__Material to process__:
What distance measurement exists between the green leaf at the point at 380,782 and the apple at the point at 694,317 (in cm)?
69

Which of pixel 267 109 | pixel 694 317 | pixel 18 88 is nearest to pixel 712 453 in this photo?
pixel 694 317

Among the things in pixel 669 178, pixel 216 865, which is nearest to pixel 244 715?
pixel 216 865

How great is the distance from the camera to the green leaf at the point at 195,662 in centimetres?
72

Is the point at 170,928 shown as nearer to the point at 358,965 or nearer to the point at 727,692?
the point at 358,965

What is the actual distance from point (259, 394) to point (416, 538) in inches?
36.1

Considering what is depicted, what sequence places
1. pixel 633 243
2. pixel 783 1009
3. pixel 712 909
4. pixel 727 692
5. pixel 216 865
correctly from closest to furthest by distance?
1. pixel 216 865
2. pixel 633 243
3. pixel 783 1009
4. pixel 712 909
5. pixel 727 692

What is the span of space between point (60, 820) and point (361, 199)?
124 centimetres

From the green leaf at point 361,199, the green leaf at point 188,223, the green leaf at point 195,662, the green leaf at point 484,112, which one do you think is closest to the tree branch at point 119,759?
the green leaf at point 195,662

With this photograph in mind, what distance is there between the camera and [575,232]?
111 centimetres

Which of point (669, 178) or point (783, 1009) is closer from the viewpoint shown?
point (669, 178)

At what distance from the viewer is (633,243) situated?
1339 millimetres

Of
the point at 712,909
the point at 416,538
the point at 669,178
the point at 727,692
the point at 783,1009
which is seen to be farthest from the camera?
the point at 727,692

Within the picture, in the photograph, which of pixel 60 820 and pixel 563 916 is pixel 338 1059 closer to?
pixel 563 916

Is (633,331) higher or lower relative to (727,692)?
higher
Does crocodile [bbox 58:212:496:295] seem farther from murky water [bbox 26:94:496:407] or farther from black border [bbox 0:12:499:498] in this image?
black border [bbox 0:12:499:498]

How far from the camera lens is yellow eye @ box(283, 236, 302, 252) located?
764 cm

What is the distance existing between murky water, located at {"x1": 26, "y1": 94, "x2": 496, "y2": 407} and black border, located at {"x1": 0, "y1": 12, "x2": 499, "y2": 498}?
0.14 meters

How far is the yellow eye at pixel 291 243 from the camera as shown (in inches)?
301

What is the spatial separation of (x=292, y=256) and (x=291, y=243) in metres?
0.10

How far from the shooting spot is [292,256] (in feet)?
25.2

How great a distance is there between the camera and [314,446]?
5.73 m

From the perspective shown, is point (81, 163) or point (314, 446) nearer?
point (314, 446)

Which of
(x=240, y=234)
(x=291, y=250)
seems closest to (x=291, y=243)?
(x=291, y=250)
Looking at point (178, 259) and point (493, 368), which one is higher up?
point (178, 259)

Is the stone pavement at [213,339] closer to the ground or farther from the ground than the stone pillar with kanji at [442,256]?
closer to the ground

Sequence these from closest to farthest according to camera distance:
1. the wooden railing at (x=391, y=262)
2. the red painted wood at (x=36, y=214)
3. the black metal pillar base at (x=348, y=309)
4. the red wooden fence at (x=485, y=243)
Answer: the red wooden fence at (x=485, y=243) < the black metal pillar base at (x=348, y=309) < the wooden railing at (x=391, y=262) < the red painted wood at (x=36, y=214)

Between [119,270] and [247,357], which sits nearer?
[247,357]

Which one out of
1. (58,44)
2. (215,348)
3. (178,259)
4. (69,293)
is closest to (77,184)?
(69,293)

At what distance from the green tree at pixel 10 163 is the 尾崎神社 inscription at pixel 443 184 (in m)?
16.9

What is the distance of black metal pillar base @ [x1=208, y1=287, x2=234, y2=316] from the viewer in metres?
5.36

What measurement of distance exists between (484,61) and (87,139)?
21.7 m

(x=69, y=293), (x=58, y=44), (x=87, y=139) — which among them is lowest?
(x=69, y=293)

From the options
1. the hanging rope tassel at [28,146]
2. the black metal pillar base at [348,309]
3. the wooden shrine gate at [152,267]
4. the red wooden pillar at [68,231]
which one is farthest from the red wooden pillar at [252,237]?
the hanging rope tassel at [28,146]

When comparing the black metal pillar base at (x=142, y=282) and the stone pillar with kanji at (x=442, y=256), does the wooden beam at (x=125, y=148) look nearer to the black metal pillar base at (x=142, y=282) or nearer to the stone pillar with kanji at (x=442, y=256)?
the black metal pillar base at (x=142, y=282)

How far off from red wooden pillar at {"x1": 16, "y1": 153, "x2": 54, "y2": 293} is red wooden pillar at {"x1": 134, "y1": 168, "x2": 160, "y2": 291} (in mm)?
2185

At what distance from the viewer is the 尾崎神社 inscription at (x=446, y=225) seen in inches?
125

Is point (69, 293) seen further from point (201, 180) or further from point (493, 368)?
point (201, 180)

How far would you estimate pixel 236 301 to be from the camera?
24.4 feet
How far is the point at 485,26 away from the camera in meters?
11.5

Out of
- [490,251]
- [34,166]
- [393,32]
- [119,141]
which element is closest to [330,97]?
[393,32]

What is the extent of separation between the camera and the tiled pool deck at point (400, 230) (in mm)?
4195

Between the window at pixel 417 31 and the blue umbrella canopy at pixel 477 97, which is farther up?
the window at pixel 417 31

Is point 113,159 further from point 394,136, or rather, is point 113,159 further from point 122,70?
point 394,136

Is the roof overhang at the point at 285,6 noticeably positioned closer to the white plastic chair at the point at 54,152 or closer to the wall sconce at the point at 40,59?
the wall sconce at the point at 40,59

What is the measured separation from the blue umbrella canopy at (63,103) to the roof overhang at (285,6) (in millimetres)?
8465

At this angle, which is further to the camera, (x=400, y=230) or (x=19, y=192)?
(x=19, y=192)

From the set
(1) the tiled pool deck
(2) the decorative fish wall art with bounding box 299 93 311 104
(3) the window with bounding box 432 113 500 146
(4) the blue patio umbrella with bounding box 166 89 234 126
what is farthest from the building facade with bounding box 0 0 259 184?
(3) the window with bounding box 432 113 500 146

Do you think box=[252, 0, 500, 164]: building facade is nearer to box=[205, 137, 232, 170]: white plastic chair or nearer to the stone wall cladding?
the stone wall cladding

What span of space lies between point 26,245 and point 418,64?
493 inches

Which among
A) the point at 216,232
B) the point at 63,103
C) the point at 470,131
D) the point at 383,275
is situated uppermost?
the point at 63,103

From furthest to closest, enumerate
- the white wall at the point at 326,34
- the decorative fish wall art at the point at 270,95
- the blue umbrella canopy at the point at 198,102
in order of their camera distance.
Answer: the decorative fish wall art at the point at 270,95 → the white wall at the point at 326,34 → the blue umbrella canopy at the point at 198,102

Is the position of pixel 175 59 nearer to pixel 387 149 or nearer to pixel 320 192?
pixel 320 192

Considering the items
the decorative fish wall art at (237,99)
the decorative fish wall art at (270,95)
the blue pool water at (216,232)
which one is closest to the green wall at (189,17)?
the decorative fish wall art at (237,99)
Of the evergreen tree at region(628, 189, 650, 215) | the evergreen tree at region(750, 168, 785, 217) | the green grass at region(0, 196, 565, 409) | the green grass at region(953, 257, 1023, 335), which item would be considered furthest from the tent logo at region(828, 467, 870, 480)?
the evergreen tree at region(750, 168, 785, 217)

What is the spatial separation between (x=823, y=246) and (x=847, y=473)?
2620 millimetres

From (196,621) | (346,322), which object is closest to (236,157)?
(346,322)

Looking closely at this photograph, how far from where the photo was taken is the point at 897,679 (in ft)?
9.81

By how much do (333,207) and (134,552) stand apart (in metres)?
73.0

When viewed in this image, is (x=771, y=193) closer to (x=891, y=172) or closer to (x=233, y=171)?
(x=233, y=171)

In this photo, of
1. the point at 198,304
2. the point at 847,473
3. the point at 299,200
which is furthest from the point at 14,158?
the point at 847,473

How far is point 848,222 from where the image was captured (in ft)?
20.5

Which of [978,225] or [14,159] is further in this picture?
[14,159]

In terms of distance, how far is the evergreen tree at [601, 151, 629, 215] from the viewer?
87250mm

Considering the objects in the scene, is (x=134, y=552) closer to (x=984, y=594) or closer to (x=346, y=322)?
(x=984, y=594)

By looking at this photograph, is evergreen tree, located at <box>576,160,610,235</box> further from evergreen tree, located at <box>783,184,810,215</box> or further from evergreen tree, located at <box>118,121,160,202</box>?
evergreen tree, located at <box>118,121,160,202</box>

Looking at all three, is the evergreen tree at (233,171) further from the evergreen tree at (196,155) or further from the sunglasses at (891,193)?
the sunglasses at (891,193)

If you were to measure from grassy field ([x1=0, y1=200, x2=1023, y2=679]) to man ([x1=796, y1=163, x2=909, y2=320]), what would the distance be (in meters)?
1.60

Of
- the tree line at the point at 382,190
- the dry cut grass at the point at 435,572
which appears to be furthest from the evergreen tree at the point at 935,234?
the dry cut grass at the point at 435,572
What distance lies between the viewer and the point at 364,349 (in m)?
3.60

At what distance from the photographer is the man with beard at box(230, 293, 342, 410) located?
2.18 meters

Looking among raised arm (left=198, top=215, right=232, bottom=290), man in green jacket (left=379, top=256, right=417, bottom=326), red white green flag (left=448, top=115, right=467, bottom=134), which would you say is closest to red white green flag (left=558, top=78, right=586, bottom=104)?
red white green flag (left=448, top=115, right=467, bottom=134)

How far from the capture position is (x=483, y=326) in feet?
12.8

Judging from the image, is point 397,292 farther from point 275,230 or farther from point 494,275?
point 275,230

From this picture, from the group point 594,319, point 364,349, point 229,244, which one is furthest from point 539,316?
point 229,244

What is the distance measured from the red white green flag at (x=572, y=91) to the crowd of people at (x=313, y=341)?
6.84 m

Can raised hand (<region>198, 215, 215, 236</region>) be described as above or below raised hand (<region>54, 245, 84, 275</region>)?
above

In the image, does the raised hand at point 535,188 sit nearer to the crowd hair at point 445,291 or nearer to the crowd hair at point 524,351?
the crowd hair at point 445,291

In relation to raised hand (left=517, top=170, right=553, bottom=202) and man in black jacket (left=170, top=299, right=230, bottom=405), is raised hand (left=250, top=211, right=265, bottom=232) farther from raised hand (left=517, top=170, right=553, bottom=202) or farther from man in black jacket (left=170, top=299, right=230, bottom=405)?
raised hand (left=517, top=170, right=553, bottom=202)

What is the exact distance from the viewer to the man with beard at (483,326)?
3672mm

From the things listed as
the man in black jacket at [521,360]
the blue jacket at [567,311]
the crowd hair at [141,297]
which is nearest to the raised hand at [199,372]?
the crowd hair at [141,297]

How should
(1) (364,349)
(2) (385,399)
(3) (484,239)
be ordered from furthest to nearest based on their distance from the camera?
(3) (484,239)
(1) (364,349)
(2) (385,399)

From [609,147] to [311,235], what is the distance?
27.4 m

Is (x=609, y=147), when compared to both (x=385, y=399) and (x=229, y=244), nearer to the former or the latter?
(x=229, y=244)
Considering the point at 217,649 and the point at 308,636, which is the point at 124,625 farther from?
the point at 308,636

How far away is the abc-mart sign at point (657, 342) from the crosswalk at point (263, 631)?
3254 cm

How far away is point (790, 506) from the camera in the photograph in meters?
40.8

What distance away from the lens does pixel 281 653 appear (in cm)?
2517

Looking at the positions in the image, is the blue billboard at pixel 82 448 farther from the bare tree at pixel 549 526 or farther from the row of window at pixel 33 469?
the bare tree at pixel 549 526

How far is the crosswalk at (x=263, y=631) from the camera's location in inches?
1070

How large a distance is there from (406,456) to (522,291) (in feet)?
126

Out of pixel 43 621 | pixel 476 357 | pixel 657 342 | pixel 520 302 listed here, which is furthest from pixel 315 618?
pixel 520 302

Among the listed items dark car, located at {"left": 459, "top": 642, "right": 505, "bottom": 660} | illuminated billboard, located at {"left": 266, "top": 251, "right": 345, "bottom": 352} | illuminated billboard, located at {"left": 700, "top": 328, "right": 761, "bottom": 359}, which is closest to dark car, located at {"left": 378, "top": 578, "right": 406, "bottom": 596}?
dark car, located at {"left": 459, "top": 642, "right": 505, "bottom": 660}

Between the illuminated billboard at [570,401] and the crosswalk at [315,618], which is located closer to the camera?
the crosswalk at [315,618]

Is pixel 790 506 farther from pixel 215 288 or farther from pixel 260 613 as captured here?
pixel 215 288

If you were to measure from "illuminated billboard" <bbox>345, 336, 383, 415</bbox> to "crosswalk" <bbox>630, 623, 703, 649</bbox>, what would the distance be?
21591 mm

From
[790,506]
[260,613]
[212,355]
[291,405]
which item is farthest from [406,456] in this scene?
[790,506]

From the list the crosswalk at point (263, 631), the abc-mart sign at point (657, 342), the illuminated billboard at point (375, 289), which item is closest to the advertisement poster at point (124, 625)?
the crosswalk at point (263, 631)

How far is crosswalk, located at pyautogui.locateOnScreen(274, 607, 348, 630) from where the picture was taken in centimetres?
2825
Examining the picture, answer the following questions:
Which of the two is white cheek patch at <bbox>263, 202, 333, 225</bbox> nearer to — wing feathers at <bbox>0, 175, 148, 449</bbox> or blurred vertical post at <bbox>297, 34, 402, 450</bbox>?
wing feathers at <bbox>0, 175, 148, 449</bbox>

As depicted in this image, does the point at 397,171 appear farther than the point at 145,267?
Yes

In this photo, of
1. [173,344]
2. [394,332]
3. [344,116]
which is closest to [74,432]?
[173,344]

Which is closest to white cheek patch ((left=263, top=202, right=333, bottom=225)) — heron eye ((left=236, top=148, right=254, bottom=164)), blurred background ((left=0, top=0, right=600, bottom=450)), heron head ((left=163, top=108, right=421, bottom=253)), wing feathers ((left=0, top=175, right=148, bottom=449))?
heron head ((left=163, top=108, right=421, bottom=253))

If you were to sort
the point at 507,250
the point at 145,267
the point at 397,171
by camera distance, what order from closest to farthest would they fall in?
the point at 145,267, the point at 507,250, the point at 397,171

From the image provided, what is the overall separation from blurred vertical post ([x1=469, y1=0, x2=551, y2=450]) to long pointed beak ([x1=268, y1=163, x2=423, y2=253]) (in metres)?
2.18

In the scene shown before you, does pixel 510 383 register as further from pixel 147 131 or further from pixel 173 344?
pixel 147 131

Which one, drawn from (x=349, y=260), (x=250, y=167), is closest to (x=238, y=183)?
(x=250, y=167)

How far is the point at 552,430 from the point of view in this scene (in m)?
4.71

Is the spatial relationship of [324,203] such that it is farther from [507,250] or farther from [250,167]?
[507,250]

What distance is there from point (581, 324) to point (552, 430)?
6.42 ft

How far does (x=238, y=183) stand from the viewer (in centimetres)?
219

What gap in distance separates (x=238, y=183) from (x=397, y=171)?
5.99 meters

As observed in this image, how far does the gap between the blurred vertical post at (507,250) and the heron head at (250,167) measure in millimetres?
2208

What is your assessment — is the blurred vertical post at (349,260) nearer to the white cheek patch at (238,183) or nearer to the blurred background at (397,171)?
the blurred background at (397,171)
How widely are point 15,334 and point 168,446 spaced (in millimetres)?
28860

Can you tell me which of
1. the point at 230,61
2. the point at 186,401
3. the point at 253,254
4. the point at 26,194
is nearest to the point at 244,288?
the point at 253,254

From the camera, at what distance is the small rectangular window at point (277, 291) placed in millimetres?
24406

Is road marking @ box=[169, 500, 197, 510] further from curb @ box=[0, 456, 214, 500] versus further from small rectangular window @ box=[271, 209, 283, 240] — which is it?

__Short task__: Rewrite the stretch of the data above, from the line containing "From the image provided, what" through the end of the data, as a numbered list with one line per item, leaving out blank lines.

__Task output__:
1. From the image provided, what is the overall separation from blurred vertical post ([x1=469, y1=0, x2=551, y2=450]) to long pointed beak ([x1=268, y1=163, x2=423, y2=253]) (in metres)?
2. 2.18
3. In the scene shown before you, does pixel 510 383 register as further from pixel 147 131 or further from pixel 173 344?
4. pixel 147 131
5. Which one, drawn from (x=349, y=260), (x=250, y=167), is closest to (x=238, y=183)?
6. (x=250, y=167)
7. How far is the point at 552,430 from the point of view in this scene (in m)?
8. 4.71
9. Is the spatial relationship of [324,203] such that it is farther from [507,250] or farther from [250,167]?
10. [507,250]
11. What distance is there from point (581, 324) to point (552, 430)?
12. 6.42 ft
13. How far does (x=238, y=183) stand from the viewer (in centimetres)?
14. 219
15. What gap in distance separates (x=238, y=183) from (x=397, y=171)?
16. 5.99 meters
17. As observed in this image, how far does the gap between the blurred vertical post at (507,250) and the heron head at (250,167) measure in millimetres?
18. 2208
19. What is your assessment — is the blurred vertical post at (349,260) nearer to the white cheek patch at (238,183) or nearer to the blurred background at (397,171)?
20. the blurred background at (397,171)
21. How widely are point 15,334 and point 168,446 spaced (in millimetres)?
22. 28860
23. Can you tell me which of
24. 1. the point at 230,61
25. 2. the point at 186,401
26. 3. the point at 253,254
27. 4. the point at 26,194
28. is nearest to the point at 244,288?
29. the point at 253,254
30. From the camera, at what distance is the small rectangular window at point (277, 291) placed in millimetres?
31. 24406
32. Is road marking @ box=[169, 500, 197, 510] further from curb @ box=[0, 456, 214, 500] versus further from small rectangular window @ box=[271, 209, 283, 240] — which is it?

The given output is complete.